Do you know the adverse consequences of not selecting a business form? The law has a default form for you. Assume you and two friends open up a restaurant. You don’t file any formal paperwork with the Missouri Secretary of State or any local/county agencies but have the understanding that the restaurant is being operated for a profit. The profits and losses are to be shared equally by all 3 people. What’s the legal status of you and your two friends?
The law would treat this relationship as a general business partnership.
A general partnership exists in Missouri when 1) two or more people 2) carry on a business as co-owners with 3) the intent to make a profit. If it’s a close call, a court will almost always find that such an arrangement is a general partnership if there is an agreement to share profits. Legally speaking, the sharing of profits is prima facie (“at first glance”) evidence of a general partnership.

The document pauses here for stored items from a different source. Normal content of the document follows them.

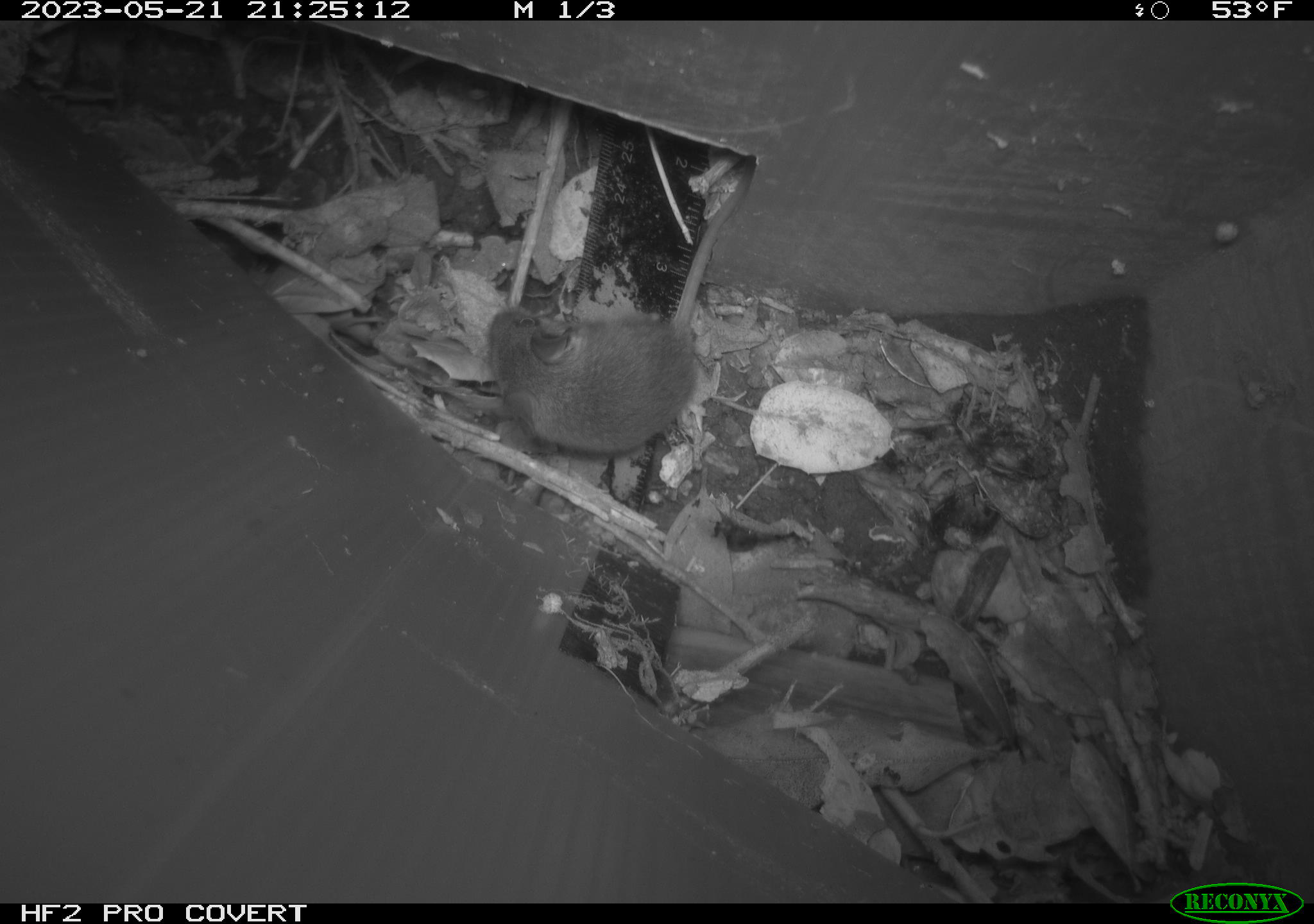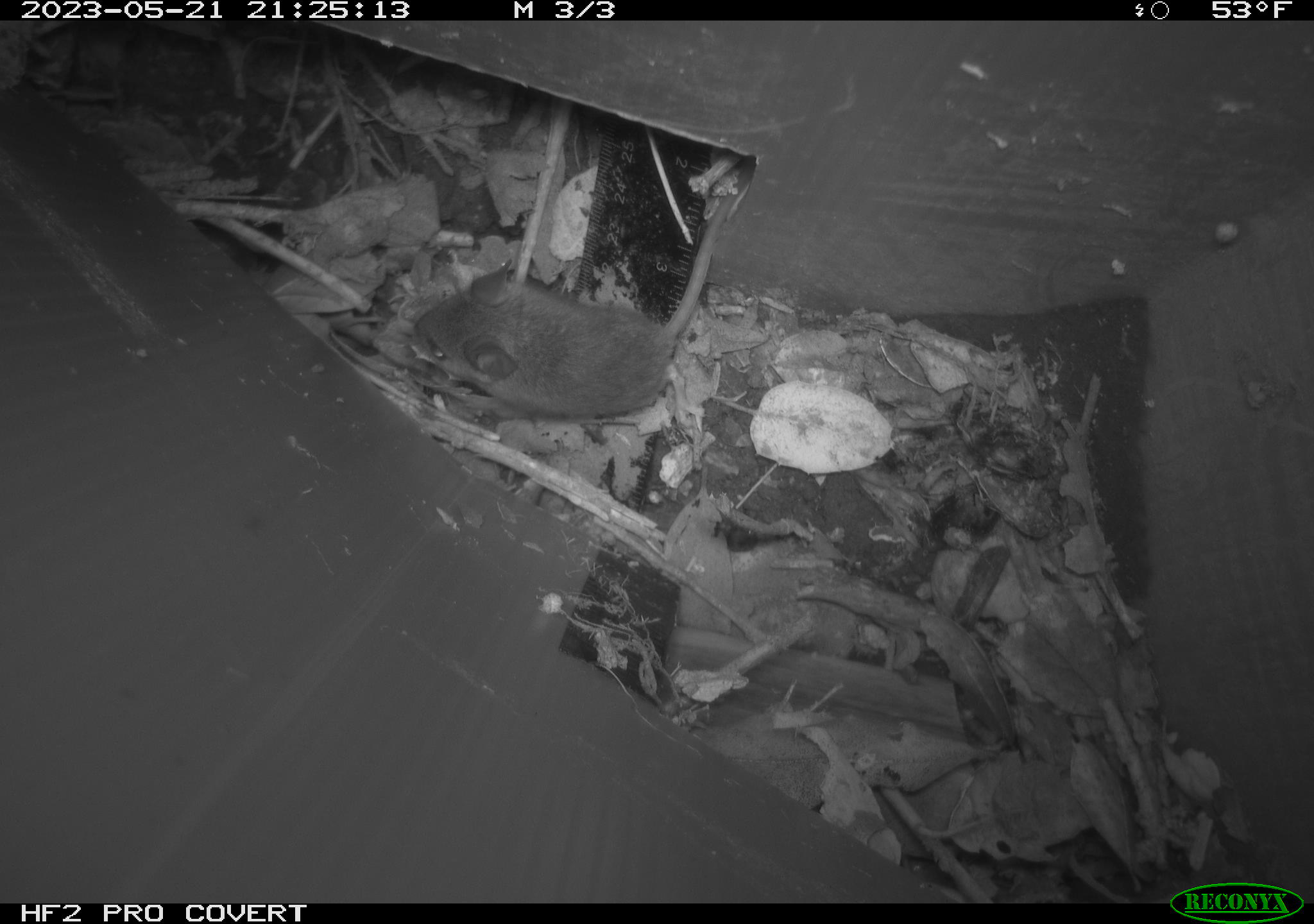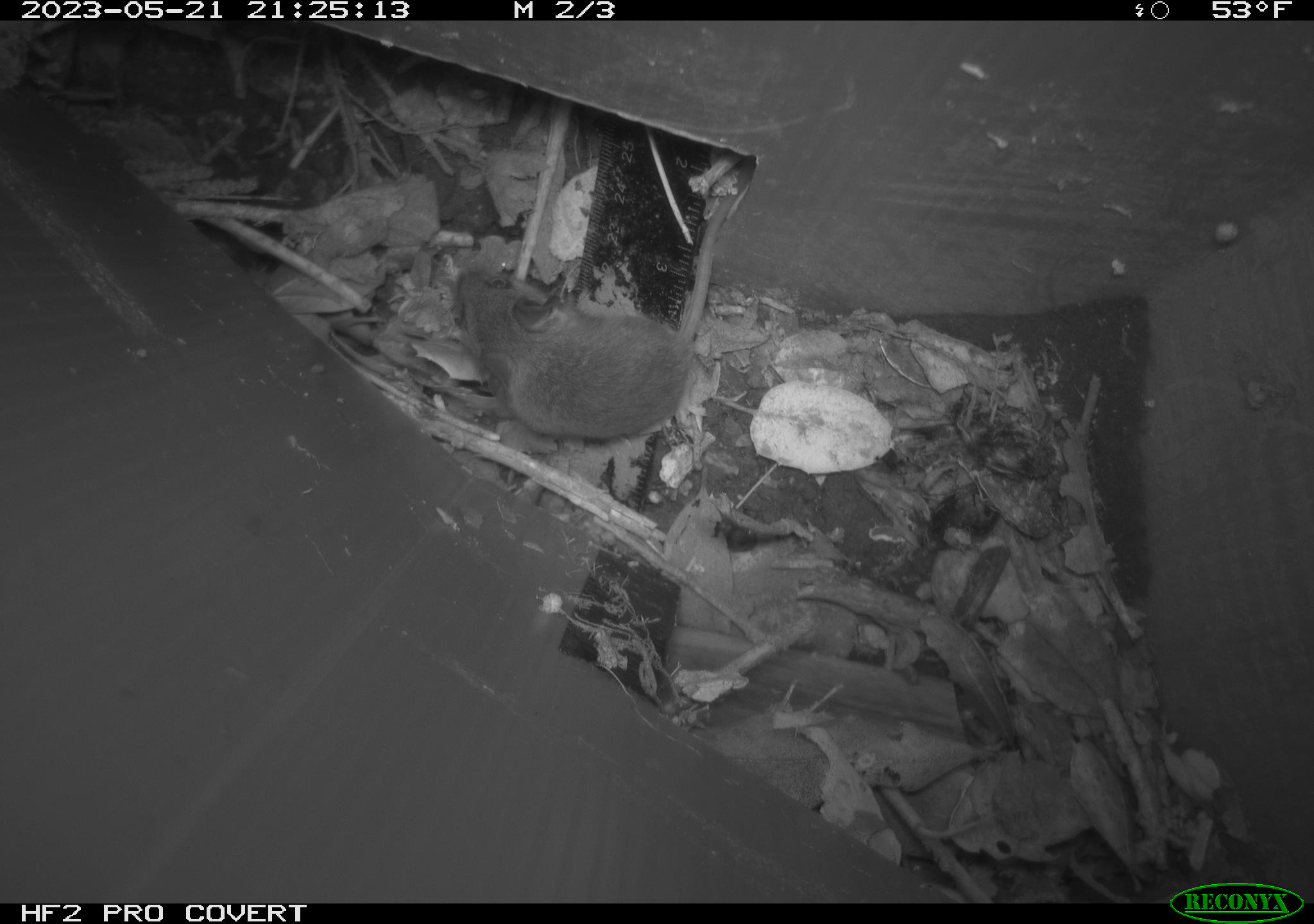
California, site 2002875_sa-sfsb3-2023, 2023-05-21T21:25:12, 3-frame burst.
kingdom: Animalia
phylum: Chordata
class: Mammalia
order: Rodentia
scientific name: Rodentia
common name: mouse species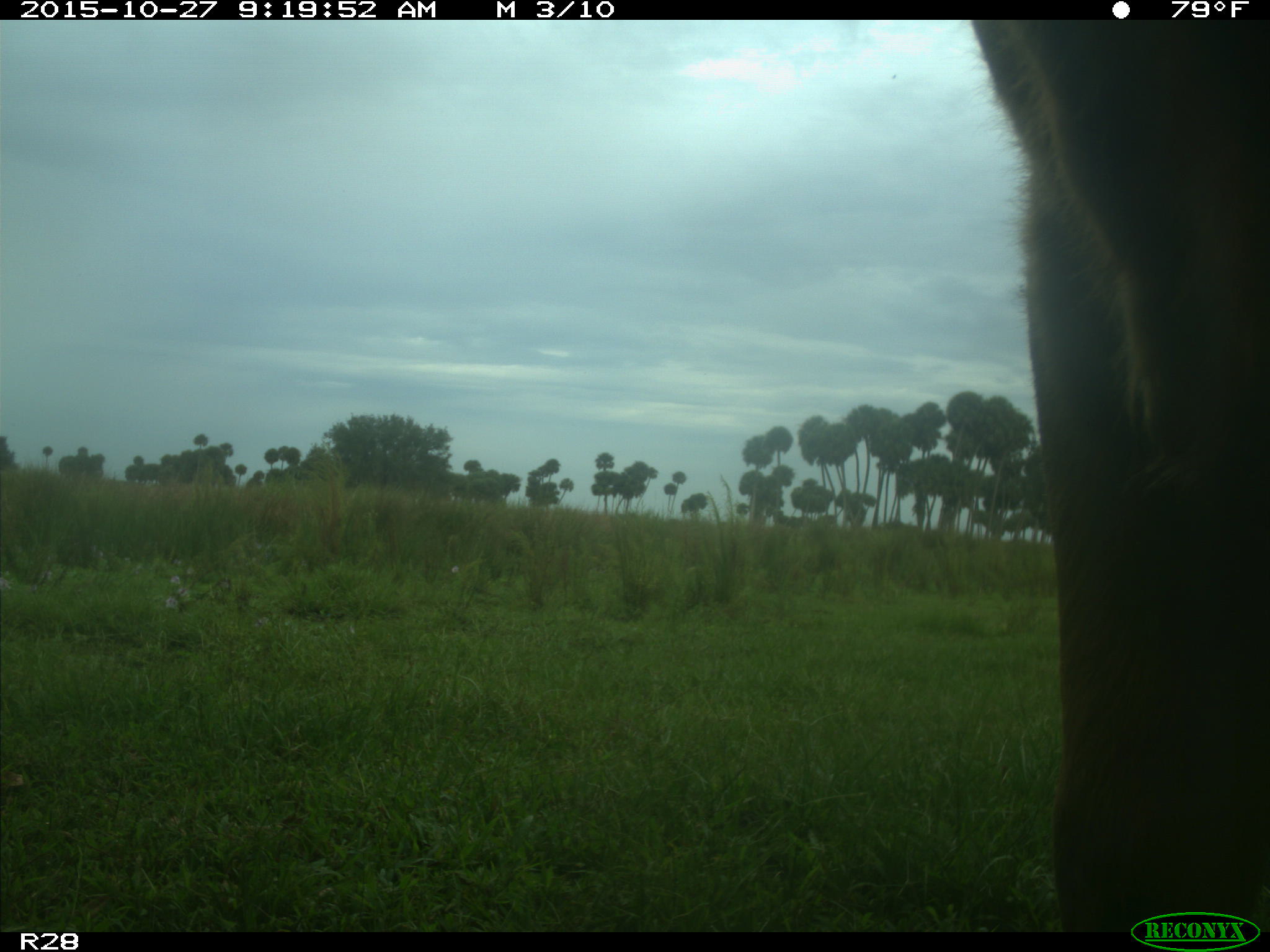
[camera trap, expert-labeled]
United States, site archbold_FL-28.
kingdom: Animalia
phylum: Chordata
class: Mammalia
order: Artiodactyla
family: Bovidae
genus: Bos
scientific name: Bos taurus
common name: domestic cow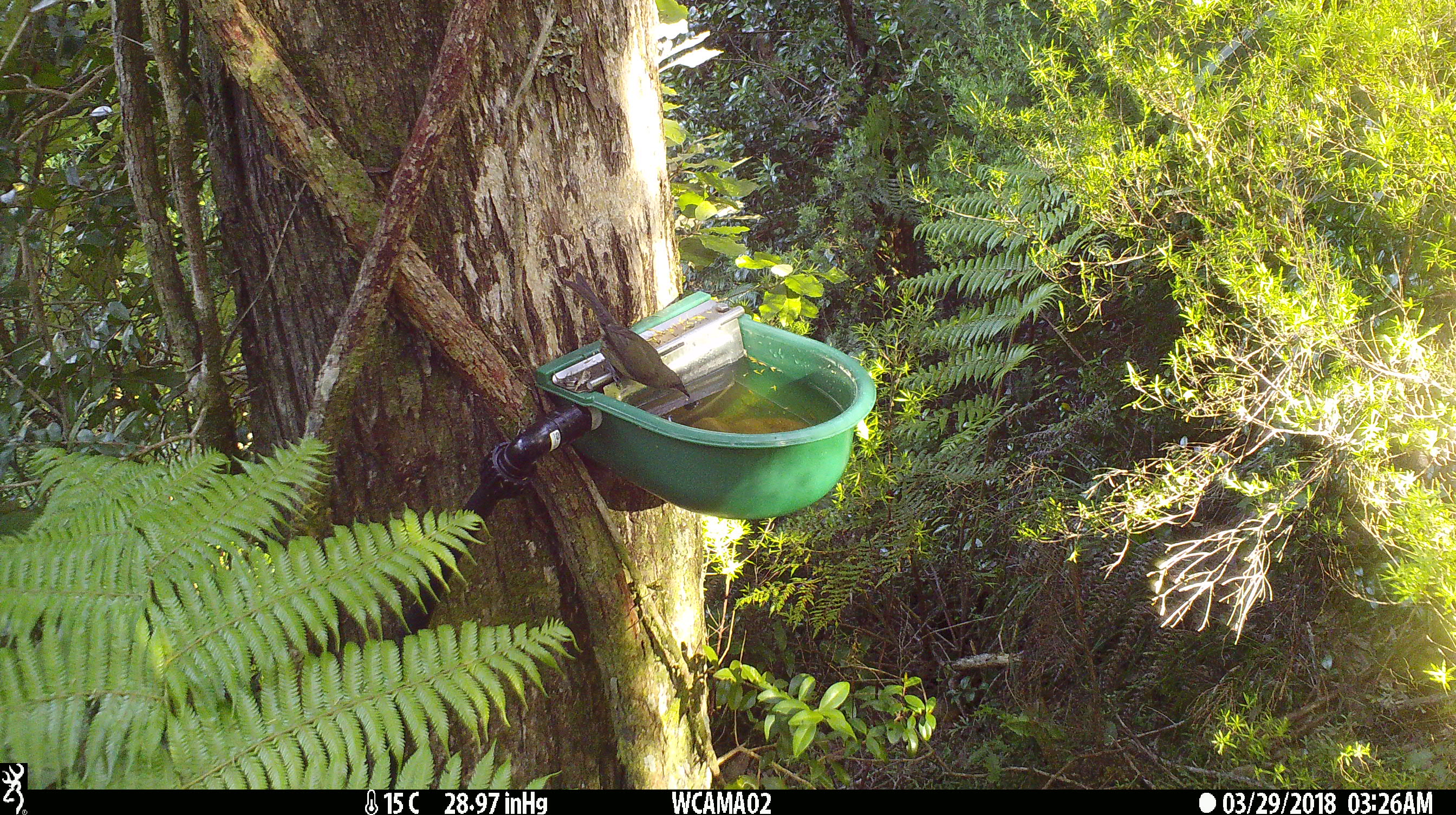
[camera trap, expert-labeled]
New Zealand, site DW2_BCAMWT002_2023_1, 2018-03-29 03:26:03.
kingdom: Animalia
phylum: Chordata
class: Aves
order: Passeriformes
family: Meliphagidae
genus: Anthornis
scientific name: Anthornis melanura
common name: new zealand bellbird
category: bellbird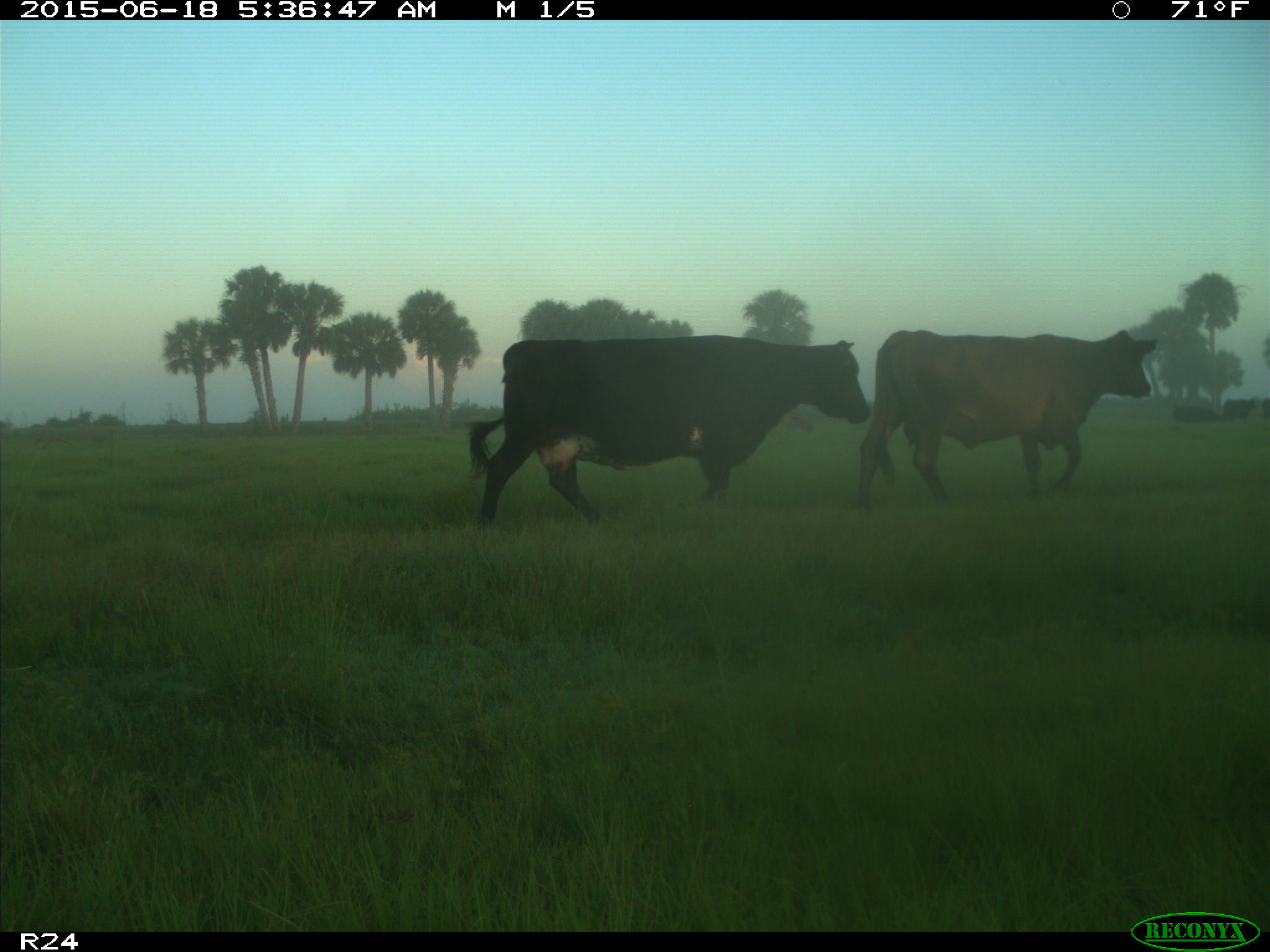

General partnerships are the easiest businesses to set-up and run. But this simplicity can also be a problem. The default general partnership laws do not always jive with what business owners and entrepreneurs are looking for. Certainly, while the tax treatment of a general partnership is usually favorable, its liability treatment is not. A general partnership provides no protection against personal liability. A general partner can be held completely liable for a debt or other claim of liability which arises out of the partnership. In addition to this liability risk, general partnerships have strict rules regarding, among other things, partnership property, accounting and succession planning.
The main takeaway is this: while it may be simpler to avoid the legalese and simply go out with your business partners and plant your flag, it is infinitely better to draft up legal documents which clearly articulate the role of business partners and flesh out the function and nature of the business enterprise.